WMUB was a valuable service in a community that didn’t have a daily newspaper. It employed student interns who wanted to get experience in broadcast media. (I occasionally tune in to the voice of one of those former interns from the 1990s reading the news out here on Wyoming Public Radio.) While community members may attend a college game or two every season, they surely tuned into WMUB in much greater numbers. On bad weather days, it’s where we all went to pray for news of a snow day. There is clearly a much better argument that WMUB was mission-critical, if the mission of higher education is, you know, education instead of entertainment and craven servility to the NBA and the NFL.

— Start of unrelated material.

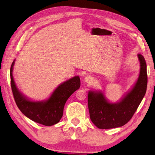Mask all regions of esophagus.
<instances>
[{"instance_id": "1", "label": "esophagus", "mask_w": 155, "mask_h": 155, "mask_svg": "<svg viewBox=\"0 0 155 155\" xmlns=\"http://www.w3.org/2000/svg\"><path fill=\"white\" fill-rule=\"evenodd\" d=\"M93 80V78L91 76V75H87V76L85 78V81L87 83V84H91Z\"/></svg>"}]
</instances>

Some universities are making entire colleges, departments, and programs become self-funding these days with grant and tuition dollars, so why not the Athletic Department? Universities are after all places of higher learning, not entertainment franchises. Remember how it was done in junior high and high school? Team members had to sell fruit, or frozen bread dough, or do other kinds of fund-raisers in order to purchase uniforms and some gas for the school buses to drive them around to local schools to compete. Why do men’s teams at the university level get the star treatment at everyone else’s expense? Now that the majority of college students in this country are women, who also outperform their male peers academically, there’s a serious gender equity question here, too–even if women students are equally rabid team fans, no women’s teams are as lavishly funded as men’s teams, and there’s no such thing as women’s football.
If (as the false claim goes) these teams actually make money for the university–let them! Release them from enfeebling welfare dependency! Let the spirit of free enterprise be unleashed! Let the invisible hand reach into its fat wallet to buy tickets to the games! With freedom for athletic teams and justice for those who don’t play or watch sports, as Murray Sperber argued in Beer and Circus, more students might actually see college as a place for learning and intellectual growth, rather than as a four-year party.